Question

If the sum of the coefficients in the expansion of ${{(a+b)}^{n}}=4096$ , then the greatest coefficient in the expansion is
(a) 924
(b) 792
(c) 1594
(d) None of these

Answer 1

Use binomial expansion of ${{(a+b)}^{n}}$ where $n$ is a positive integer and $a,b$ are real numbers then ${{(a+b)}^{n}}={}^{n}{{C}_{0}}{{a}^{n}}+{}^{n}{{C}_{1}}{{a}^{n-1}}b+{}^{n}{{C}_{2}}{{a}^{n-2}}{{b}^{2}}+...+{}^{n}{{C}_{n-1}}a{{b}^{n-1}}+{}^{n}{{C}_{n}}{{b}^{n}}$ where ${}^{n}{{C}_{0}},{}^{n}{{C}_{1}},{}^{n}{{C}_{2}},...,{}^{n}{{C}_{n}}$ are known as binomial coefficients.
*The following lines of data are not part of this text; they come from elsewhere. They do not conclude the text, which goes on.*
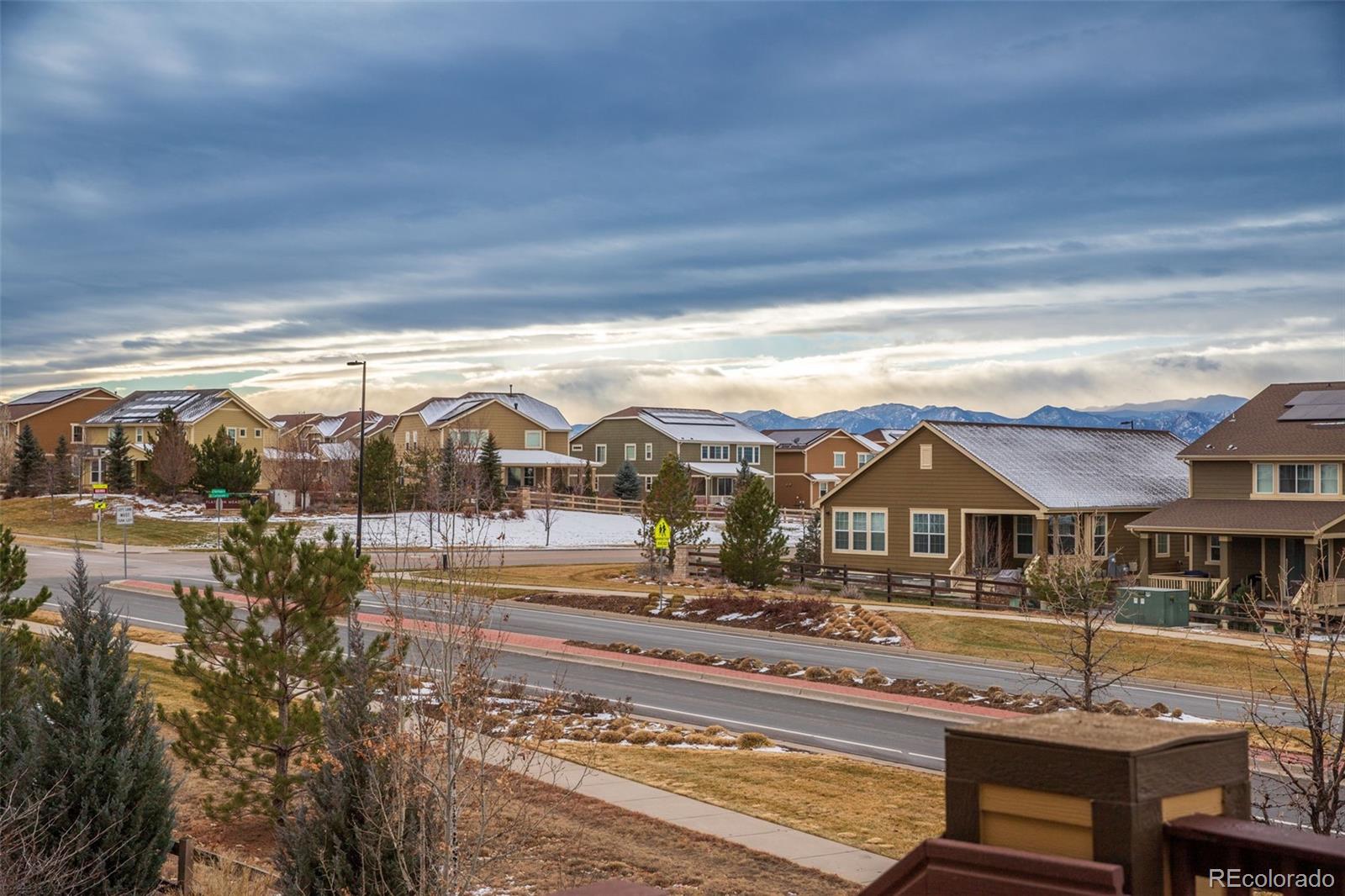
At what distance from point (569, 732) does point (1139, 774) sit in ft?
64.2

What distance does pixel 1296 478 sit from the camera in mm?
42844

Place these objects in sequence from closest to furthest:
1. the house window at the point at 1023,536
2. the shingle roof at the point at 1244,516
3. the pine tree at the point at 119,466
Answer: the shingle roof at the point at 1244,516
the house window at the point at 1023,536
the pine tree at the point at 119,466

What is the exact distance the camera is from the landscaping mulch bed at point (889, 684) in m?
23.0

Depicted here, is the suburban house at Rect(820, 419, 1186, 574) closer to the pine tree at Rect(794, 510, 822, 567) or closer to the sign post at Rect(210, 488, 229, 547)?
the pine tree at Rect(794, 510, 822, 567)

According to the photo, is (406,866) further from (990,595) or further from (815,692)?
(990,595)

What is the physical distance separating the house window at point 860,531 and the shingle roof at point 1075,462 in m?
4.40

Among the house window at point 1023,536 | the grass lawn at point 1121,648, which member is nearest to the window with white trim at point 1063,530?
the house window at point 1023,536

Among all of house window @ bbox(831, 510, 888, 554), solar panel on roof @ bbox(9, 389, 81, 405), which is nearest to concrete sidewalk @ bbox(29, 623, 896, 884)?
house window @ bbox(831, 510, 888, 554)

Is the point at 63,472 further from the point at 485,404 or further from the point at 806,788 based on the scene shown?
the point at 806,788

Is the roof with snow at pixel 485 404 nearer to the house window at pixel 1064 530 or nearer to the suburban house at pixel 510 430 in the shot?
the suburban house at pixel 510 430

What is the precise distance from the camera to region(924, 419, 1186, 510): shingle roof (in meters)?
47.1

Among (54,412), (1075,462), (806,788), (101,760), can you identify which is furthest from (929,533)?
(54,412)

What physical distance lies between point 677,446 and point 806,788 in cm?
7947

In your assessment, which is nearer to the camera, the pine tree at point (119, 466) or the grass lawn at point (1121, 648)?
the grass lawn at point (1121, 648)
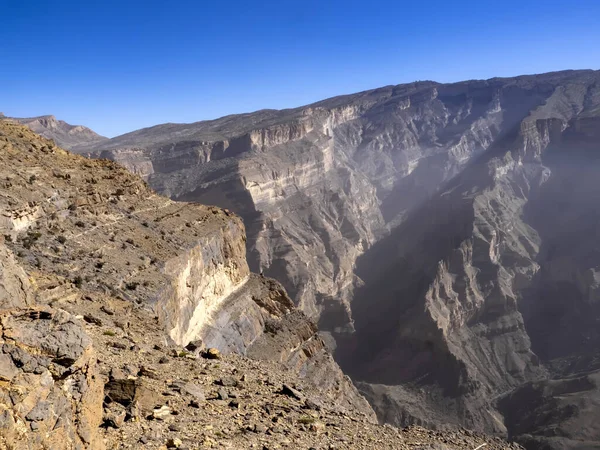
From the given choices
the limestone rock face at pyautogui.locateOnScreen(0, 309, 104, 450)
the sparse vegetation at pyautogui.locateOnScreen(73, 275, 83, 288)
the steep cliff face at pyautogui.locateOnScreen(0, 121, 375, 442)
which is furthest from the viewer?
the sparse vegetation at pyautogui.locateOnScreen(73, 275, 83, 288)

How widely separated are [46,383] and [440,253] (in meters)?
78.5

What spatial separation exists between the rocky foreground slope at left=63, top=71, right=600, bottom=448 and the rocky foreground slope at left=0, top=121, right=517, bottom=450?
97.5 feet

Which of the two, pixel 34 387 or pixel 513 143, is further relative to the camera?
pixel 513 143

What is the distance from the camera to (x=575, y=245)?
3287 inches

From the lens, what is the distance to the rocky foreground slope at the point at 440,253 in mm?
55375

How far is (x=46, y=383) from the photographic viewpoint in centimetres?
699

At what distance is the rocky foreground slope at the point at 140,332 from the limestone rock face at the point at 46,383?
2 centimetres

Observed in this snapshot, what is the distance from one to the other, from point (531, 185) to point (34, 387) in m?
117

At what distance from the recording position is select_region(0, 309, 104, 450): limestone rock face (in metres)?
6.40

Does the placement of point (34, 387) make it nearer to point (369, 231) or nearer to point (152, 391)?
point (152, 391)

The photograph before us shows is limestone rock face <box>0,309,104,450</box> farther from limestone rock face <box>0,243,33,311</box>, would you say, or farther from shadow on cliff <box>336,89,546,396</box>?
shadow on cliff <box>336,89,546,396</box>

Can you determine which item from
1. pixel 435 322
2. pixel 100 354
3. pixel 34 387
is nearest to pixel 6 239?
pixel 100 354

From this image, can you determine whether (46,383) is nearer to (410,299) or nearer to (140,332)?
(140,332)

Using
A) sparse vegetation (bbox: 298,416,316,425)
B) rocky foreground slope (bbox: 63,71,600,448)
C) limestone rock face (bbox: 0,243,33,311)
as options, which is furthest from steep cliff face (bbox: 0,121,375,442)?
rocky foreground slope (bbox: 63,71,600,448)
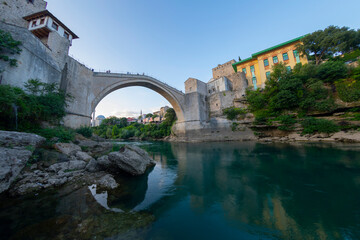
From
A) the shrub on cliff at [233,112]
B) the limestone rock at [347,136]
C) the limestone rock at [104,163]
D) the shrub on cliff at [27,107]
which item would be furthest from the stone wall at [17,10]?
the limestone rock at [347,136]

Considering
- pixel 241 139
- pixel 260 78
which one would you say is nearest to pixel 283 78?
pixel 260 78

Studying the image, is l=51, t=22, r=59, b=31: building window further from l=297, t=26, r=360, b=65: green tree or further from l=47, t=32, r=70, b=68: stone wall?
l=297, t=26, r=360, b=65: green tree

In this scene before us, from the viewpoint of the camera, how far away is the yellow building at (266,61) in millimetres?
16703

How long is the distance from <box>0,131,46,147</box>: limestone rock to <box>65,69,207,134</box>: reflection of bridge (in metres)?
6.79

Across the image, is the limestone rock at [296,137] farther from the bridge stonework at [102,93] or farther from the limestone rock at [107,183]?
the limestone rock at [107,183]

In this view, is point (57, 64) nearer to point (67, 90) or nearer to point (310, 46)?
point (67, 90)

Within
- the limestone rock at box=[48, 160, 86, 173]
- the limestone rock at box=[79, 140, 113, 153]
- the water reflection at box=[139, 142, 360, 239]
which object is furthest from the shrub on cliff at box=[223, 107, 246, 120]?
the limestone rock at box=[48, 160, 86, 173]

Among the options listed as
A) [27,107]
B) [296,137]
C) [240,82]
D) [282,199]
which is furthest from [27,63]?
[240,82]

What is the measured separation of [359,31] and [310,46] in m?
4.21

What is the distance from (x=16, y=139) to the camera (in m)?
3.95

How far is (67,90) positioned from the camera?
10.5 m

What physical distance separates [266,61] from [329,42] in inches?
235

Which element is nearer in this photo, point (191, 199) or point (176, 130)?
point (191, 199)

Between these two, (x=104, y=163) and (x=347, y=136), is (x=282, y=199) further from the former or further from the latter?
(x=347, y=136)
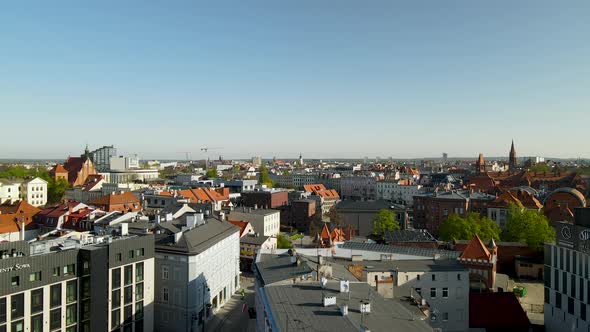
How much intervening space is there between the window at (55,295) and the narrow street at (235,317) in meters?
14.9

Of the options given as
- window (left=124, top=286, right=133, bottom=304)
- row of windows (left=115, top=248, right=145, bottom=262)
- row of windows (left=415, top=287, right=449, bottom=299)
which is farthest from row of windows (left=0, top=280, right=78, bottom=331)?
row of windows (left=415, top=287, right=449, bottom=299)

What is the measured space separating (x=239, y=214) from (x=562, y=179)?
97.4 metres

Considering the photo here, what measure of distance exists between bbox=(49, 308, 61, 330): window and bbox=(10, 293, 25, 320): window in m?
2.06

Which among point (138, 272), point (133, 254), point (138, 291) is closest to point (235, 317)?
point (138, 291)

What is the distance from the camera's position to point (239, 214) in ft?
258

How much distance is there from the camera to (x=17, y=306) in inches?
1159

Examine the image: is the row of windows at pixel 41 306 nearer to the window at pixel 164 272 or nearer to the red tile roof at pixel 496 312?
the window at pixel 164 272

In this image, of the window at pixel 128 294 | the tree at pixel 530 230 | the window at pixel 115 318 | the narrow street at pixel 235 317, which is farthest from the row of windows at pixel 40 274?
the tree at pixel 530 230

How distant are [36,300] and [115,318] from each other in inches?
261

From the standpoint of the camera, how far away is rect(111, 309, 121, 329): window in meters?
35.4

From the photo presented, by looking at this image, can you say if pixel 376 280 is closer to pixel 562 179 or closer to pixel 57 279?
pixel 57 279

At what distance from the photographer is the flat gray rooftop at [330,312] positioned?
21750mm

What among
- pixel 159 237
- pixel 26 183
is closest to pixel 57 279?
pixel 159 237

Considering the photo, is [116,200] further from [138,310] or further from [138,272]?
[138,310]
Put $a=1$ and $b=1$ in the given expansion. The greatest coefficient in the expansion will be the value of the middle coefficient.

Complete step by step answer:
In the question it is given that the sum of the coefficients in the expansion of ${{(a+b)}^{n}}=4096$ . Now we will expand ${{(a+b)}^{n}}$ using binomial expansion ${{(a+b)}^{n}}={}^{n}{{C}_{0}}{{a}^{n}}+{}^{n}{{C}_{1}}{{a}^{n-1}}b+{}^{n}{{C}_{2}}{{a}^{n-2}}{{b}^{2}}+...+{}^{n}{{C}_{n-1}}a{{b}^{n-1}}+{}^{n}{{C}_{n}}{{b}^{n}}$ where $n$ is a positive integer and $a,b$ are real number and ${}^{n}{{C}_{0}},{}^{n}{{C}_{1}},{}^{n}{{C}_{2}},...,{}^{n}{{C}_{n}}$ are binomial coefficients.
Putting $a=1$ and $b=1$ in the given expansion of ${{(a+b)}^{n}}$ we get,
$\begin{aligned} & {{(1+1)}^{n}}={}^{n}{{C}_{0}}{{(1)}^{n}}+{}^{n}{{C}_{1}}{{(1)}^{n-1}}(1)+{}^{n}{{C}_{2}}{{(1)}^{n-2}}{{(1)}^{2}}+...+{}^{n}{{C}_{n-1}}(1){{(1)}^{n-1}}+{}^{n}{{C}_{n}}{{(1)}^{n}} \\\ & {{(2)}^{n}}={}^{n}{{C}_{0}}+{}^{n}{{C}_{1}}+{}^{n}{{C}_{2}}+...+{}^{n}{{C}_{n-1}}+{}^{n}{{C}_{n}} \\\ \end{aligned}$
We are given that sum of coefficients ${}^{n}{{C}_{0}}+{}^{n}{{C}_{1}}+{}^{n}{{C}_{2}}+...+{}^{n}{{C}_{n-1}}+{}^{n}{{C}_{n}}$ is equal to 4096. So the above equation now becomes,
${{(2)}^{n}}=4096$
We will try to write 4096 as the power of 2 so that we can get the value of $n$ by comparing both sides of the equation.
${{(2)}^{n}}={{(2)}^{12}}$
So the value of $n=12,$ which is an even number. This value of n implies there are 13 terms in total in the expansion of ${{(a+b)}^{12}}$ . In 13 terms the middle term’s coefficient has the greatest value. That is
${}^{n}{{C}_{\dfrac{n}{2}}}={}^{12}{{C}_{\dfrac{12}{2}}}={}^{12}{{C}_{6}}$
Thus coefficient ${}^{12}{{C}_{6}}$ is the greatest value. Solving ${}^{12}{{C}_{6}}$ we get,
$\begin{aligned} & {}^{12}{{C}_{6}}=\dfrac{12!}{6!(12-6)!} \\\ & =\dfrac{12!}{(6!)(6!)} \\\ \end{aligned}$
After solving the factorial value we get the value of ${}^{12}{{C}_{6}}$ as,
$\begin{aligned} & {}^{12}{{C}_{6}}=\dfrac{12\times 11\times 10\times 9\times 8\times 7}{6\times 5\times 4\times 3\times 2\times 1} \\\ & =924 \\\ \end{aligned}$
Therefore the value of ${}^{12}{{C}_{6}}=924$ which is the greatest coefficient value in the expansion of ${{(a+b)}^{n}}$ .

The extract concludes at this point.